This sounds like a very familiar scenario.... Last time I went to the post office the staff members looked at me inquisitively and said "Oh, you are the one that is getting all those boxes!! Huh! Are you running a business? *sigh*" .  It made me crack up!     :laugh:
Title: Re: The Early Music Club (EMC)
Post by: Mookalafalas on March 01, 2014, 05:49:46 PM
This sounds like a very familiar scenario.... Last time I went to the post office the staff members looked at me inquisitively and said "Oh, you are the one that is getting all those boxes!! Huh! Are you running a business? *sigh*" .  It made me crack up!     :laugh:

 :laugh: :laugh:
   It's a glorious time to be a classical music fan!

  BTW, I just got to this baby in my Archiv box:



   Wow. I haven't heard anything like this before.  It doesn't sound like early music or baroque, exactly.  It reminds me of Shakespeare's English, constantly fresh and surprising, but not breaking any rules because it comes before the rules have hardened into place...
Title: Re: The Early Music Club (EMC)
Post by: Ken B on March 01, 2014, 06:30:52 PM
:laugh: :laugh:
   It's a glorious time to be a classical music fan!

  BTW, I just got to this baby in my Archiv box:



   Wow. I haven't heard anything like this before.  It doesn't sound like early music or baroque, exactly.  It reminds me of Shakespeare's English, constantly fresh and surprising, but not breaking any rules because it comes before the rules have hardened into place...

Pssssst, fellow EMers, we have a live one.

I think you'll like the Lumieres box. You delve much into the DHM 50 ?
You will eventually want the Music in Versailles box ...
Title: Re: The Early Music Club (EMC)
Post by: Mookalafalas on March 01, 2014, 06:45:16 PM
I think you'll like the Lumieres box. You delve much into the DHM 50 ?
You will eventually want the Music in Versailles box ...

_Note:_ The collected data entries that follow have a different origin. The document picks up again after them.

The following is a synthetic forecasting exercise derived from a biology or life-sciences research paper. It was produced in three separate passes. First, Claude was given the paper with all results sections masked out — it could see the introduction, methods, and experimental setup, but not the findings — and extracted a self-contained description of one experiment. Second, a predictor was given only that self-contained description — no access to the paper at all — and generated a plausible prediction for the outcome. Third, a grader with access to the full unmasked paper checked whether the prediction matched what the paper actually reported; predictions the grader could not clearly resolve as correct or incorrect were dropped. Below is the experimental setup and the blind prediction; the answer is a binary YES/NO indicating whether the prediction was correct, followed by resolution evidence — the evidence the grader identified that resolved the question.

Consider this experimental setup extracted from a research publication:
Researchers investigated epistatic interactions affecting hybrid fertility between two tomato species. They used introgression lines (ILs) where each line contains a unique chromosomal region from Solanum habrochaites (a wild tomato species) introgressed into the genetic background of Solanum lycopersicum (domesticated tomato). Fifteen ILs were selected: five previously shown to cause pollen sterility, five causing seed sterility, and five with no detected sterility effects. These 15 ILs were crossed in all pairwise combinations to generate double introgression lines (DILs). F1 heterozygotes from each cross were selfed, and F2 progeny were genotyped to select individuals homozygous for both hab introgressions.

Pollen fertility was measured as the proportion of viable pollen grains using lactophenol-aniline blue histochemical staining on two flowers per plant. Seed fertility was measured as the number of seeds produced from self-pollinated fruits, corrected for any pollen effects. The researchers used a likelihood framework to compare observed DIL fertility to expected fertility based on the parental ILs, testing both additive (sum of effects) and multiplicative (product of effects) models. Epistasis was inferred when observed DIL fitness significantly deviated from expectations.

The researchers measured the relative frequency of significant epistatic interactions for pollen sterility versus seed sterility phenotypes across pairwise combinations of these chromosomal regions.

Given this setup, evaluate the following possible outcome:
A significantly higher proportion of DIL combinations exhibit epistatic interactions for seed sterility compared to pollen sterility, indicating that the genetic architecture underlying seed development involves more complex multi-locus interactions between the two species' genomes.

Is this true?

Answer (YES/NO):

  I got the Lumiere's box last week and like it a lot. Have the DHM 50, 30, Centuries, and sacred.  Working on all and sundry, but only so many hours per day.
  Never heard of the Versailles box.  Will research ASAP :)
Title: Re: The Early Music Club (EMC)
Post by: Ken B on March 01, 2014, 06:59:51 PM
  I got the Lumiere's box last week and like it a lot. Have the DHM 50, 30, Centuries, and sacred.  Working on all and sundry, but only so many hours per day.
  Never heard of the Versailles box.  Will research ASAP :)

Down boy

Title: Re: The Early Music Club (EMC)
Post by: Mookalafalas on March 01, 2014, 07:16:47 PM
Down boy



 No troubles. I have a Russian friend helping me acquire a loaner copy even as we speak.
Title: Re: The Early Music Club (EMC)
Post by: HIPster on March 01, 2014, 07:50:56 PM

  BTW, I just got to this baby in my Archiv box:



   Wow. I haven't heard anything like this before.  It doesn't sound like early music or baroque, exactly.  It reminds me of Shakespeare's English, constantly fresh and surprising, but not breaking any rules because it comes before the rules have hardened into place...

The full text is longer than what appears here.